Provided records:
======

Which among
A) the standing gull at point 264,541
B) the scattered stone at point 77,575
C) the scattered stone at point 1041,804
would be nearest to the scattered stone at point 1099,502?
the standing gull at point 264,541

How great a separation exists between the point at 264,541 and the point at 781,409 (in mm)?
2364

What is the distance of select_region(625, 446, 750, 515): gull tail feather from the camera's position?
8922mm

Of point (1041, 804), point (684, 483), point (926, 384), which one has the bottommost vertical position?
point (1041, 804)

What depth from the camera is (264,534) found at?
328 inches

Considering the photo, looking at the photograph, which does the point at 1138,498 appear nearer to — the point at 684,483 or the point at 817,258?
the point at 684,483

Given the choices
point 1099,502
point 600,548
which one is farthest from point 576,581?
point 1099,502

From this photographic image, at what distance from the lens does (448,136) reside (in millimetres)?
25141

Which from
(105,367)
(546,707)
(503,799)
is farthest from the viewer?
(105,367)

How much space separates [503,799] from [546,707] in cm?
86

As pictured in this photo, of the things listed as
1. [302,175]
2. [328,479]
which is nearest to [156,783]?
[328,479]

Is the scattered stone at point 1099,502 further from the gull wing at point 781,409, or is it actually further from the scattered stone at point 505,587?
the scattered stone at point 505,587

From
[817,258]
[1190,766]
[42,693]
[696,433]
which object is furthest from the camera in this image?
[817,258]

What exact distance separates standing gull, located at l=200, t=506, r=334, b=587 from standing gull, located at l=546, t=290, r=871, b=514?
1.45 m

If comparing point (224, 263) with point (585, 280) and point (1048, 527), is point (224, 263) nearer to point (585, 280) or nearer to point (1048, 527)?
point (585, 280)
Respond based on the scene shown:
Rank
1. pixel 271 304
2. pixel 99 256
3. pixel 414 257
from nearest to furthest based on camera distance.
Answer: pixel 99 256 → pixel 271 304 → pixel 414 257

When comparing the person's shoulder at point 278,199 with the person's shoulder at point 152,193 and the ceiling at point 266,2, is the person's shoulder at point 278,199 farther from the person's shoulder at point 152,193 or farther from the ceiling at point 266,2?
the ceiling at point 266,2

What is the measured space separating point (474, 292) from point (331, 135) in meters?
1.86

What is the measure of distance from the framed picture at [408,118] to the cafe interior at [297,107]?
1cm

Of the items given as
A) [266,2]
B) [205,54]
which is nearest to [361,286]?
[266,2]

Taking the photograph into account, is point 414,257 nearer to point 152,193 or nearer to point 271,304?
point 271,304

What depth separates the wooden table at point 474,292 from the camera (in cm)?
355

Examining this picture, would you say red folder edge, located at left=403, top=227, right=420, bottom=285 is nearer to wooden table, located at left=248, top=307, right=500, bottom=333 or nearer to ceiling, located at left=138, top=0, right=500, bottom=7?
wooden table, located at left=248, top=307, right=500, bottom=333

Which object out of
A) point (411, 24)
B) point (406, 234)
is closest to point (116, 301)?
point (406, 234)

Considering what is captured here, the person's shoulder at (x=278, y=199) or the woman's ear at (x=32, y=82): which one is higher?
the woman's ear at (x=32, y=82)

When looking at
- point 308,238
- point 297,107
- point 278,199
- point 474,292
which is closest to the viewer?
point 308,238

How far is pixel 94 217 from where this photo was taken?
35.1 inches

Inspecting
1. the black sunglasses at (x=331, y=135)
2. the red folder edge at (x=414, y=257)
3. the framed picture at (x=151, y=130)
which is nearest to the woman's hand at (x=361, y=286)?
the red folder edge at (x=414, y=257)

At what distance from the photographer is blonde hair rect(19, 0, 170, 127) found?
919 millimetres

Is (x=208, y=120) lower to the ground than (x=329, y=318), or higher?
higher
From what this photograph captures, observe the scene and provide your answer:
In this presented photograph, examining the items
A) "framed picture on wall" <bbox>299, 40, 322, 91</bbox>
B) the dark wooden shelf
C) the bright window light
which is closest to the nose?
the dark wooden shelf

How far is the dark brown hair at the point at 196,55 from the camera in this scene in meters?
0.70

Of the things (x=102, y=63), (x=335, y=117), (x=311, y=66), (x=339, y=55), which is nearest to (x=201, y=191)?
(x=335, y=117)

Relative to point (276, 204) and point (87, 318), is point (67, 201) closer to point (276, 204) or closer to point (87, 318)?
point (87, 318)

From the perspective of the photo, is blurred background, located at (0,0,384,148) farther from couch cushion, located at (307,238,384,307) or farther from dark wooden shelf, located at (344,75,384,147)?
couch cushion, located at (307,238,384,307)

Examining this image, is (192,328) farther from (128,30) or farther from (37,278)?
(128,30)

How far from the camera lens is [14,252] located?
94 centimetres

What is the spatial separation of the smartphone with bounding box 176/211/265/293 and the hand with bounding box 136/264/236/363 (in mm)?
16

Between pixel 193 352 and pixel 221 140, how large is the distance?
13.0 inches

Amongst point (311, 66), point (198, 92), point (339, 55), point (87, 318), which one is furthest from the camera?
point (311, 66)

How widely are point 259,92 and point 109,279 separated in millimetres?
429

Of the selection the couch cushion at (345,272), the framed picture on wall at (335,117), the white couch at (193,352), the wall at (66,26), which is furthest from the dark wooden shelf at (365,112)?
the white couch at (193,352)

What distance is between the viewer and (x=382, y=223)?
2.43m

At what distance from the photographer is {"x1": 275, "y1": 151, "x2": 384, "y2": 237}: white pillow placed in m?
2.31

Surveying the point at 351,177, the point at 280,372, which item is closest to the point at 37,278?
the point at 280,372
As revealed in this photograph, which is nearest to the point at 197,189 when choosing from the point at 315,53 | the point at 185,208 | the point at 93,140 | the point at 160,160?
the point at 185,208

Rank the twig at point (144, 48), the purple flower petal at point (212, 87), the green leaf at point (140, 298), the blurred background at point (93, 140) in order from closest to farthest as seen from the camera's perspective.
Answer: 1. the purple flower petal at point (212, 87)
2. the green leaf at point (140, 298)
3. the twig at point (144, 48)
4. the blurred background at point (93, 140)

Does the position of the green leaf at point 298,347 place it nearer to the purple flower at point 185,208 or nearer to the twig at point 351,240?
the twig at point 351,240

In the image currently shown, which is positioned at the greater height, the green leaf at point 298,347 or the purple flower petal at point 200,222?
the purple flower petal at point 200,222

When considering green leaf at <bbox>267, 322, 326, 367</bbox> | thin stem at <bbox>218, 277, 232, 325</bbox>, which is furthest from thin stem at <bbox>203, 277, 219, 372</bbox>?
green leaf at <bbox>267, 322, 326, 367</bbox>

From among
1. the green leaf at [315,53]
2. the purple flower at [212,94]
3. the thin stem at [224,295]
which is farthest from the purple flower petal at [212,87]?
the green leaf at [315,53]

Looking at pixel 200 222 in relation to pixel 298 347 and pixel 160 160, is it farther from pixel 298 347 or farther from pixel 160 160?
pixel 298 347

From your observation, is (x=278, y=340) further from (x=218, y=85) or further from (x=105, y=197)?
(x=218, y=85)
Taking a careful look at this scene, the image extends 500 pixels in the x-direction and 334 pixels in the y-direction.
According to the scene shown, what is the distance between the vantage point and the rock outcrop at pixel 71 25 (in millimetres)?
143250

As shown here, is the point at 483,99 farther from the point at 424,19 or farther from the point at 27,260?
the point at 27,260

======

Which lines in the items above contain the string "photographer"? Copy each of them out, treating uppercase and lowercase letters as distinct.

At what distance from the photographer is blonde hair rect(19, 0, 170, 127) found?
At what distance from the photographer is {"x1": 275, "y1": 151, "x2": 384, "y2": 237}: white pillow placed in m?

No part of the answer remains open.